Alexandre Zelkine next to his own model railway

As a well-rounded personality, you have become enthusiastic about absolutely different type of activity - modelling of railways...

I have not become an expert in this area, although I have published many articles. One even appeared in Lokotrans, a Russian magazine, in 2006. Four years ago, The Degulbeef & Cradding Railroad, a book dedicated to the same topic, was published in French and English.

Degulbeef and Cradding Railroad book by A. Zelkin

Alexander Vladimirovich, what famous characters of Russian emigration abroad did you happen to communicate with?

To be honest, I did not meet many of them. In addition to names mentioned above, Alyosha and Valya Dimitrievich, famous gypsies, were among those who made a strong impression and impact on me. Actually, there were a whole tribe of them: Valya and Alyosha, and even Sonya and Lyalya. I once performed with then in Petruska Restaurant in New York.

Besides them, the only celebrity - and not least - was Prince Yusupov, Rasputin’s killer, who once came to a restaurant in Paris, where I performed in 1964.

In 1995, you were granted Russian citizenship by a decree of Boris Yeltsin.
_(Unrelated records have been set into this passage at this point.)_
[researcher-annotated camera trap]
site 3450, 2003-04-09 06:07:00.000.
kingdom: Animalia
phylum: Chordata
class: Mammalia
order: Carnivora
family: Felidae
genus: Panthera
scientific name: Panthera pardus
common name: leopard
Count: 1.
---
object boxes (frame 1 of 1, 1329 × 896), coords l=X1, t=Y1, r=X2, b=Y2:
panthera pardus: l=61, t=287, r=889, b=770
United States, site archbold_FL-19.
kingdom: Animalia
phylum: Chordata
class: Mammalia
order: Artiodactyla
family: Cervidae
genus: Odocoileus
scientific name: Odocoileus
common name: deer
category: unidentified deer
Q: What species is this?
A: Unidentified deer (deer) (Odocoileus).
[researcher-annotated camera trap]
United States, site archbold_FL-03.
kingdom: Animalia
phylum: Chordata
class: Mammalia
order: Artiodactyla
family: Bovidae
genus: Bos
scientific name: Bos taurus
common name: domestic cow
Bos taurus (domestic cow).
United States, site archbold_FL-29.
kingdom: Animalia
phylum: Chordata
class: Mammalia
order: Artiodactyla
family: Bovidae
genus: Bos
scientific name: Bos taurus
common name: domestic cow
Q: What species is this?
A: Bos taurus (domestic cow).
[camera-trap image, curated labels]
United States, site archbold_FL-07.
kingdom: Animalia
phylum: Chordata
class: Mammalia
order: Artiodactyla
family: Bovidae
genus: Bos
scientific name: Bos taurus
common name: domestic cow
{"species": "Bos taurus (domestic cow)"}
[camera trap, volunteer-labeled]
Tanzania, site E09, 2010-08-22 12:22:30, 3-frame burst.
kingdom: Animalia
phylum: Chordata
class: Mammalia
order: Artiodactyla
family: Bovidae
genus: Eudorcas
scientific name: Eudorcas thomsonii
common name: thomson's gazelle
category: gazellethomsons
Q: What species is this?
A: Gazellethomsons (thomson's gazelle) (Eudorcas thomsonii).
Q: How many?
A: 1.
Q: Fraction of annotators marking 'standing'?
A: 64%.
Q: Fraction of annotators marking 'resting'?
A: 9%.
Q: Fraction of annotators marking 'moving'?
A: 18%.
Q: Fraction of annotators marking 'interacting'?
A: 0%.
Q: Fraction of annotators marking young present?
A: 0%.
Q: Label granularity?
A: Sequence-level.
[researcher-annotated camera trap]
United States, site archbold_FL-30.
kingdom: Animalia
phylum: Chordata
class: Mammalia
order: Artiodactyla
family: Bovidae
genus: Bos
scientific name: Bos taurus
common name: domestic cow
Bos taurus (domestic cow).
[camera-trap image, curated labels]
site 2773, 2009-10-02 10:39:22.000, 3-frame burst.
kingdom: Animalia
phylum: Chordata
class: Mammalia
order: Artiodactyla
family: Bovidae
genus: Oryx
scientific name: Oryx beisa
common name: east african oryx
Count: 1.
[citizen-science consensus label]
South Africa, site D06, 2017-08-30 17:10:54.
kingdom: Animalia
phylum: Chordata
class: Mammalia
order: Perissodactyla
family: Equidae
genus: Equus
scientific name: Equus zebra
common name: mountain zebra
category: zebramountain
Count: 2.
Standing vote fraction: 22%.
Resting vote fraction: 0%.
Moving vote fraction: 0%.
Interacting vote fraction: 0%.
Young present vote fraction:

Tell us more about how it happened.

In 1994, I read an article in the Moscow News that the Russian government intended to return Russian citizenship to all those who lost it after they had been expelled from Russia in 1917, or to their children. Since I fully fell into this category and had all the supporting documents, I filed a petition. A few months later, President Yeltsin put his signature in favour of my naturalization. Therefore, I can now be proud of triple citizenship, that is, French, Canadian and Russian. But let me be frank: a Canadian passport is still the most convenient one if you want to travel around the world without any issues.

Next to the Russian White House, Moscow, October 1993

You first came to Russia in 1993. It was quite a challenging time for the country...

Yes. That fall I witnessed the uprising next to the Russian White House.

- What did you expect and what did you see? What were the most striking moments of your stay and work during those years? You did not come as a tourist, but as a guide-interpreter, didn’t you?

Yes, you are right. What I saw (and expected, more or less) was absolutely not as intense as what I felt! Everywhere I went, I felt embraced by people of my own, as if I had spent my whole life among them, both in better and worse times. And the most striking episode of my stay was my reunion with relatives in Moscow. And I also took decision: I will never travel with these stupid tourists again!


Have you come to Russia since then?

Unfortunately, I have never again had the opportunity to return to Russia.

Alexander Vladimirovich, do children and grandchildren speak Russian in your family?

My daughter Lyudmila, who lives with her two children in Florida, and who is much more talented in foreign languages than me, speaks a little Russian. My grandson Vladimir and his sister Coralie do not speak Russian at all. But they have a red cat, whose name is Morkovka (Carrot).